What you need to do: Out of the material that follows, write out exactly the lines from the line with "lady gouldian finch" to the line with "The secret life of the sloth", both ends included, and no others.
━━━ Records supplied ━━━
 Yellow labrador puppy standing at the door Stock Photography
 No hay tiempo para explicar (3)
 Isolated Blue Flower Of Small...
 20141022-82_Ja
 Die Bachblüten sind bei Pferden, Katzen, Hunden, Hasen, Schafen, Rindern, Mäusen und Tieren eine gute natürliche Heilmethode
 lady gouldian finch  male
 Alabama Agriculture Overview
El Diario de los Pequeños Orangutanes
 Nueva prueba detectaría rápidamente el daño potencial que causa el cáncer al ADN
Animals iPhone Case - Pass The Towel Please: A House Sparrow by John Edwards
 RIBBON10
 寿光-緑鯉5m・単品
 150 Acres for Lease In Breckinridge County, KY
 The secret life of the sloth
━━━
━━━ Records supplied ━━━
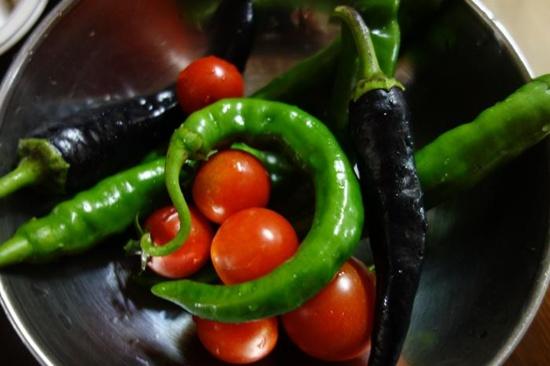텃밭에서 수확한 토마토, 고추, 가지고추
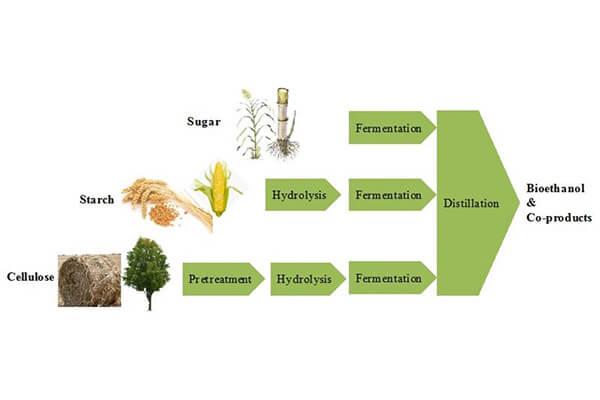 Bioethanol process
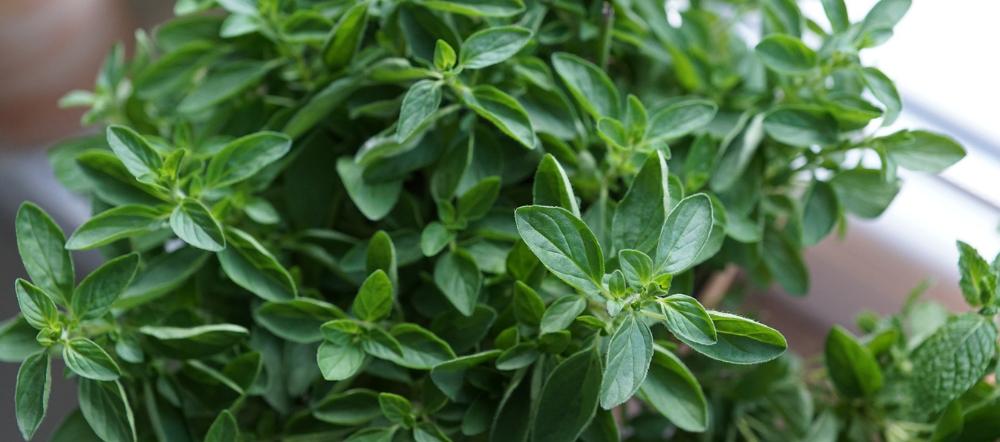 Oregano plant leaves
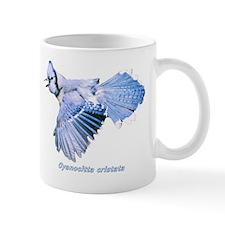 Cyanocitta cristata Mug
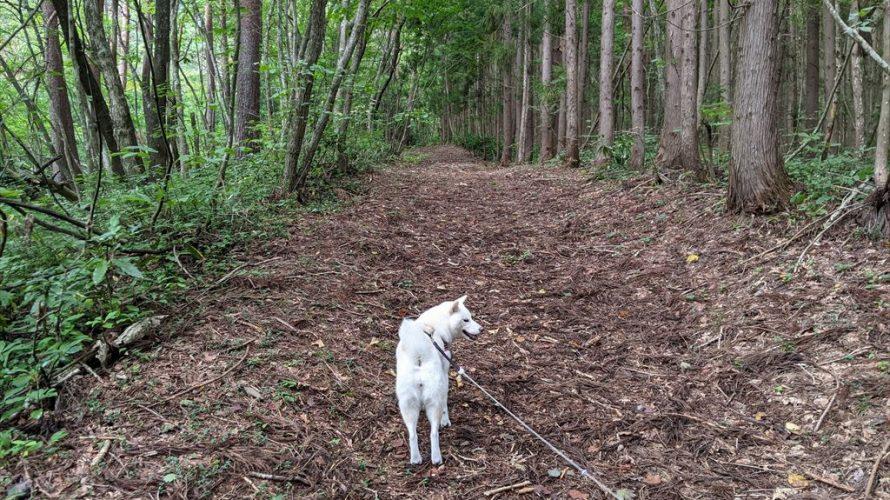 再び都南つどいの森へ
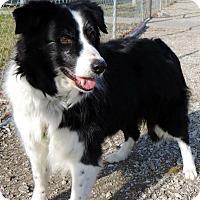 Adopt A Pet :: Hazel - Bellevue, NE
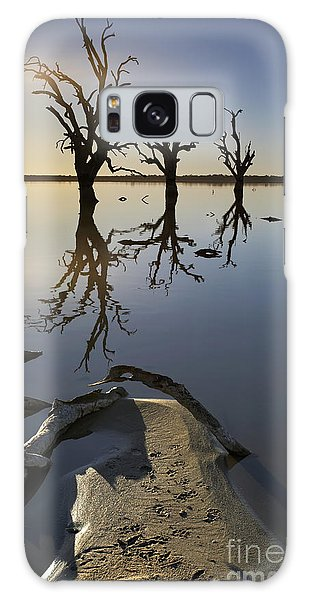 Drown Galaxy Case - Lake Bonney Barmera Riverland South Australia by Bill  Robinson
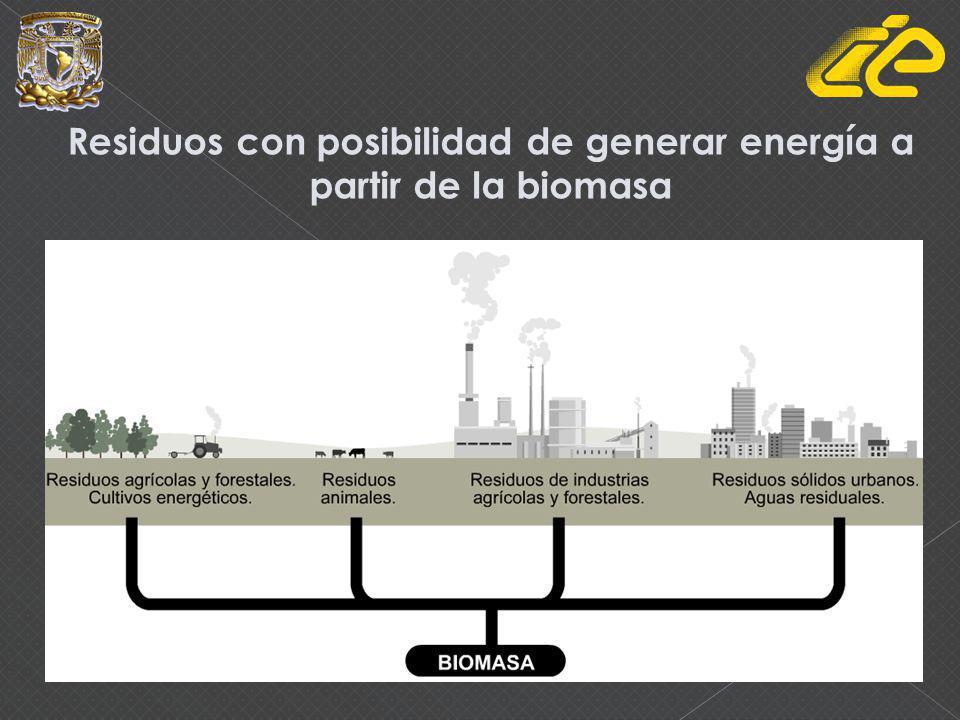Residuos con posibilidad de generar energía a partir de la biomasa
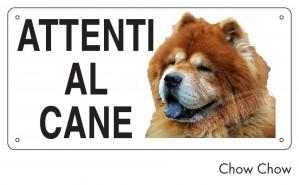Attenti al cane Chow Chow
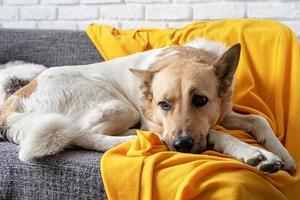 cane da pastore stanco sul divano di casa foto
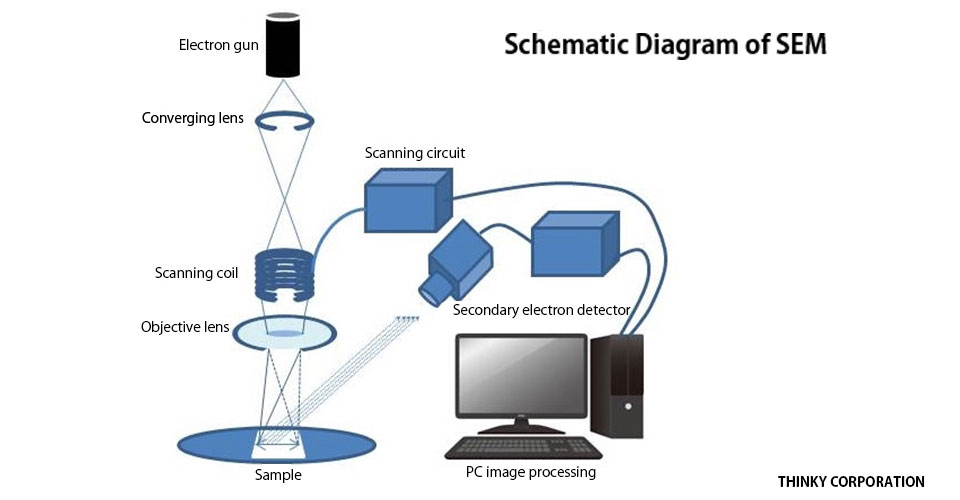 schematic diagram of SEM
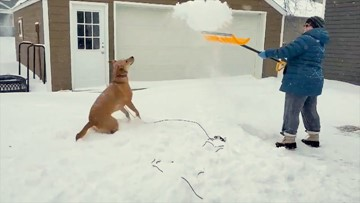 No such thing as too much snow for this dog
━━━
Solution for this task:
 lady gouldian finch  male
 Alabama Agriculture Overview
El Diario de los Pequeños Orangutanes
 Nueva prueba detectaría rápidamente el daño potencial que causa el cáncer al ADN
Animals iPhone Case - Pass The Towel Please: A House Sparrow by John Edwards
 RIBBON10
 寿光-緑鯉5m・単品
 150 Acres for Lease In Breckinridge County, KY
 The secret life of the sloth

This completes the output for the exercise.